The first step is to understand how to manage the patching process through the year. Hence the reason that pushed me to spend a good amount of time studying the calendar to finally draw the circular timeline you see below: it allows easy visualization of the patching process from Patch Tuesday to the day Adam's scripts does the monthly cleanup after all the patches have been deployed.


Supposing that today it's June, 5th, next Patch Tuesday will happen in 7 days on Tuesday, June 12, 2018: Patch Tuesday comes the second Tuesday of the month so for sure we will have to include in our script a few lines of code to calculate it correctly.

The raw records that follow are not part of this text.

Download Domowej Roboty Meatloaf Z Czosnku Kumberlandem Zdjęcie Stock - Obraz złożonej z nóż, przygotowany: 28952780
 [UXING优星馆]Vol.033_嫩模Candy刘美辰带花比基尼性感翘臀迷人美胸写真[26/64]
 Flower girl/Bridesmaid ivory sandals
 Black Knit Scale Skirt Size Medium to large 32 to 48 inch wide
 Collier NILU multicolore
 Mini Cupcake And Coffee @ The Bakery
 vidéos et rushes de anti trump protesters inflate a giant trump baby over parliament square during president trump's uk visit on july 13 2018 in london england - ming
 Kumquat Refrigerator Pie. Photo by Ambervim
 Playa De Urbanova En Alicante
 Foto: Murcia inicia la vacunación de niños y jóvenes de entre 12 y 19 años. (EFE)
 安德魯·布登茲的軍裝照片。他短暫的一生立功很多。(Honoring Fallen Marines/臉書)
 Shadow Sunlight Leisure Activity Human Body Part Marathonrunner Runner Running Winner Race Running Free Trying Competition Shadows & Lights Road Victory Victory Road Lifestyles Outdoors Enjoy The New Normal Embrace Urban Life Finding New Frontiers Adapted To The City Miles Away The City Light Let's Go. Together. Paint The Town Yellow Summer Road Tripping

After Patch Tuesday, it's a best practice to wait roughly a couple of weeks before synching your WSUS server, then existing Domain Group Policy (GPO) should intervene and patch servers following their criticality.

A typical way of doing is to safely sync your WSUS with Microsoft on the fourth Monday of the month (aliased to FM in the circular timeline).

The day after the sync (FM + 1 day) you could auto-approve needed patches for standard non-critical servers, then a GPO configured in 'Auto download and schedule the install' mode could fire the installation every Wednesday (which is always FM + 2 days) so that those servers actually get the patches and are eventually rebooted.



For touchy and critical servers, you could approve one week after the sync (FM + 7 days) and set the corresponding GPO configured in 'Notify for download and notify for install' mode, so that nothing actually happen on the servers until you are 100% sure those patches don't impact negatively your environment (i.e. in case of a bug).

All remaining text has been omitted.